> [Exercises]
• a. In the garden post below, for how many years has the writer kept a daily journal?
• b. Translate this sentence from the garden post below into Spanish: "Today we were out in torrential rain planting thirty bare root beech hedging whips."

Tuesday, 31 March 2015

March goes out like a lion ...


March can be cold beers in the summerhouse, or howling winds, and there have been precious few cold beers drunk this month ! The winds today have been strong enough to blow lorries and trees over, causing the bridges over the Rivers Humber and Ouse to be closed at the same time, making travel around our region difficult.

This March has been a cold, grey month which seems to have slowed down the ticking of the time bomb which is spring. To be honest, it feels as of nothing much is happening in the garden at the moment. Yes, there are patches of welcome colour from bulbs, pulmonaria, hellebores etc, but the stalwarts of the spring garden, Flowering Currant and Kerria Japonica  remain in tight bud, whilst the Forsythia has only opened its flowers over the last couple of days . There are some small benefits to this cold month, however, such as very little weed and grass growth, but spring is definitely dawdling along and dragging her heels.

Polyanthus 'Gold Lace'
Even the seeds grown in the warmth of the propagator and conservatory seem to be slow to germinate and to grow, perhaps due to lower light levels than usual? I'm not sure. Sad soul that I am, I have kept a journal every day for the past thirty years, and each year I record the first day I see the leaves of the Hawthorn unfurling, and the first day there is frog spawn in the pond. Both these events are two to three weeks later than they were last year.


Despite the lack of plant - action in the garden so far this season, we have not been idle. Today we were out in torrential rain planting thirty bare root beech hedging whips. Not pleasant conditions to work in, but essential, as the whips had been sitting in a bucket of water for three days since they were delivered. The area had to be cleared of ivy and debris before we could start planting the new boundary hedge and we also replaced five dead plants from hedging we planted last year.

> [Dataset extract]
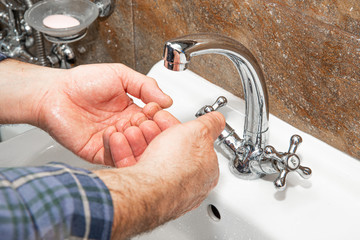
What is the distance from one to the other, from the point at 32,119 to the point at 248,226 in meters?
0.36

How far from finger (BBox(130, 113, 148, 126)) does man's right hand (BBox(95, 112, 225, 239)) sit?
10cm

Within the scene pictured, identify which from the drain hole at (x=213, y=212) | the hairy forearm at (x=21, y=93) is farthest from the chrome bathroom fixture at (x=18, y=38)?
the drain hole at (x=213, y=212)

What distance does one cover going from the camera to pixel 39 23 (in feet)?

> [Answers for the tasks]
• a. Thirty years.

• b. Hoy estuvimos fuera bajo una lluvia torrencial plantando treinta plantones de haya a raíz desnuda para seto.